▶ _Input data_:
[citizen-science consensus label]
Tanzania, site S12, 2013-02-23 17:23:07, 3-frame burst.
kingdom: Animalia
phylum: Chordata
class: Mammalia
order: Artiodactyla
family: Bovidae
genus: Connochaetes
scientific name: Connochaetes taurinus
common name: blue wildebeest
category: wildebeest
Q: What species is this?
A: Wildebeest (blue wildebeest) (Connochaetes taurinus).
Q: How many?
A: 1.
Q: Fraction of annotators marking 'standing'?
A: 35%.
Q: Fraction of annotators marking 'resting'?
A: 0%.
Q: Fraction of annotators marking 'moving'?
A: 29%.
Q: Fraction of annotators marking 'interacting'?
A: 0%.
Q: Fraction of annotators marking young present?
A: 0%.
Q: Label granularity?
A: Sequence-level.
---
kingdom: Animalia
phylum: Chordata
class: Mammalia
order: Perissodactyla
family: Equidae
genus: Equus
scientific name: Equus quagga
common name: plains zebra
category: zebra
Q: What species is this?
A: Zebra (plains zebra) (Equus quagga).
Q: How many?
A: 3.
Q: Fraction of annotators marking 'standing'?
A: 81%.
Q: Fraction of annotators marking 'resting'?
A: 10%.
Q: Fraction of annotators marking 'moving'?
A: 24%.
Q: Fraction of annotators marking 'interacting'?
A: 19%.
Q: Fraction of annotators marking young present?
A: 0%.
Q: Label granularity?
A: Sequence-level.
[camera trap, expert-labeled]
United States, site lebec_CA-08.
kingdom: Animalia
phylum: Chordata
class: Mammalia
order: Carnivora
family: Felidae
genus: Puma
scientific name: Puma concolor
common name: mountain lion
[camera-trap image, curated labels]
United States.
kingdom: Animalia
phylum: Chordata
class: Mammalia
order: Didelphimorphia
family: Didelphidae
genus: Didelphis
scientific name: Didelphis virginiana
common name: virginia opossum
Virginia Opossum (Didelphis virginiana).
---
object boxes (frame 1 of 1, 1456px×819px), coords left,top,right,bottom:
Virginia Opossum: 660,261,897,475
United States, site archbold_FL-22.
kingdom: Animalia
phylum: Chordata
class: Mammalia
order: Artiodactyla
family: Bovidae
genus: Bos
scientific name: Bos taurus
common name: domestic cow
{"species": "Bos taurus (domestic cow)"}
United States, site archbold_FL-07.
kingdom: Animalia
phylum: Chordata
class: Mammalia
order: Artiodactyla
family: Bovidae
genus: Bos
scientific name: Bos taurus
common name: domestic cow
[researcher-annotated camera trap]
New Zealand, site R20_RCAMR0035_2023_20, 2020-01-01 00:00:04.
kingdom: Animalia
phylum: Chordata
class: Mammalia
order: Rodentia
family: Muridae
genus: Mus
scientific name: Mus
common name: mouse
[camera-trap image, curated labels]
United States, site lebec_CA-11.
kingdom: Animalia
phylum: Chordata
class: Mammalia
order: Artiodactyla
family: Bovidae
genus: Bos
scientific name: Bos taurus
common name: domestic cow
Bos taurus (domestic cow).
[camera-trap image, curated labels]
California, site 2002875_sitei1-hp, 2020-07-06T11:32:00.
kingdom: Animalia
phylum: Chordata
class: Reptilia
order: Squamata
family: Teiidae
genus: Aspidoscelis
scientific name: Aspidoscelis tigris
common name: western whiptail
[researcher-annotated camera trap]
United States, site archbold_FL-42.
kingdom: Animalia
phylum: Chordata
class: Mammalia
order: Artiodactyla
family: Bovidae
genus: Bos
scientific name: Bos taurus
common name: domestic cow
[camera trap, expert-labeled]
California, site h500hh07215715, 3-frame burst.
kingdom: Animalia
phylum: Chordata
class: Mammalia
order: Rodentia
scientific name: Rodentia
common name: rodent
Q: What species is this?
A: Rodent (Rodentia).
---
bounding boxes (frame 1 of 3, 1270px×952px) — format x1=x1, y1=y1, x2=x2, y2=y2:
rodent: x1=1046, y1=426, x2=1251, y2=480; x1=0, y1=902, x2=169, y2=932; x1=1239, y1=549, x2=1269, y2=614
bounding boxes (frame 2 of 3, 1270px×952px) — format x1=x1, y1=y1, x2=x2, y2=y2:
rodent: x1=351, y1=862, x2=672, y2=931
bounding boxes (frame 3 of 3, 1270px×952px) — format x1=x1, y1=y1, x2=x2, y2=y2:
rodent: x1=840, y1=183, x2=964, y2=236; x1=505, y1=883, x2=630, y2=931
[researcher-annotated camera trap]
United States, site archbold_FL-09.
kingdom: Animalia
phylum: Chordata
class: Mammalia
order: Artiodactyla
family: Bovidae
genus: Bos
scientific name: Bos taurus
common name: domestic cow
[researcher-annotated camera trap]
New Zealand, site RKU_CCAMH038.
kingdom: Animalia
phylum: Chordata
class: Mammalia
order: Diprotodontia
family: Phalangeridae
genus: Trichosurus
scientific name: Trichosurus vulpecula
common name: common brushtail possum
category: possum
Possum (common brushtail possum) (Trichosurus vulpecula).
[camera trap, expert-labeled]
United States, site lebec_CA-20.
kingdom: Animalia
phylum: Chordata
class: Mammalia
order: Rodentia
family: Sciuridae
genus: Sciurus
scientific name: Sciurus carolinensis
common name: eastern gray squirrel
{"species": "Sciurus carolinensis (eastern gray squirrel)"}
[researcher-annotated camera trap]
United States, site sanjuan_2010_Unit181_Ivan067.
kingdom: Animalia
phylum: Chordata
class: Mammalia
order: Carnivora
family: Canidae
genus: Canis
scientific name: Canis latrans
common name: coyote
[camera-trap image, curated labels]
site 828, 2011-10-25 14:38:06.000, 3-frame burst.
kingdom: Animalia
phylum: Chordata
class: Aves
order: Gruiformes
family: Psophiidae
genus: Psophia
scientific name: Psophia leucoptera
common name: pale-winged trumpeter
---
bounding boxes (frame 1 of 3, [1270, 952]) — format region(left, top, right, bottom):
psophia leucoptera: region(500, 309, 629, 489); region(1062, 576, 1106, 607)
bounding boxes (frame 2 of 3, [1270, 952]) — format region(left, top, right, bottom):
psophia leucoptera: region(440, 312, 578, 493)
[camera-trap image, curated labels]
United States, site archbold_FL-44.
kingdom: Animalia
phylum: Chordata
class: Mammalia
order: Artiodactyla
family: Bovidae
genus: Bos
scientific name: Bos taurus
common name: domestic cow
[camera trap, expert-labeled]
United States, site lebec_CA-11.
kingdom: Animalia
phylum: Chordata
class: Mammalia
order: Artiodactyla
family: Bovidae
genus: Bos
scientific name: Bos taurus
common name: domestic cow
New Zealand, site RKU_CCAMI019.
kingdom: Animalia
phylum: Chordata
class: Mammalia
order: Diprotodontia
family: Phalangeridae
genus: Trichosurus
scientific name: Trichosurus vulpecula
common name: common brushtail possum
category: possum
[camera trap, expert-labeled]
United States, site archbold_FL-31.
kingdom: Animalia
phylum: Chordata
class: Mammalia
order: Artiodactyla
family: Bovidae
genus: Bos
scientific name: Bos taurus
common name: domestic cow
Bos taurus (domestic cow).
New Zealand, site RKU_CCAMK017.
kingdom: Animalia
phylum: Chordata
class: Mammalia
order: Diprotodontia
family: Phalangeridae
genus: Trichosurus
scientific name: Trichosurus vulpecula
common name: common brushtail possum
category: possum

▶ _Problem requirements_: Search the data and copy each line containing "Zealand".

▶ _Answer_:
New Zealand, site R20_RCAMR0035_2023_20, 2020-01-01 00:00:04.
New Zealand, site RKU_CCAMH038.
New Zealand, site RKU_CCAMI019.
New Zealand, site RKU_CCAMK017.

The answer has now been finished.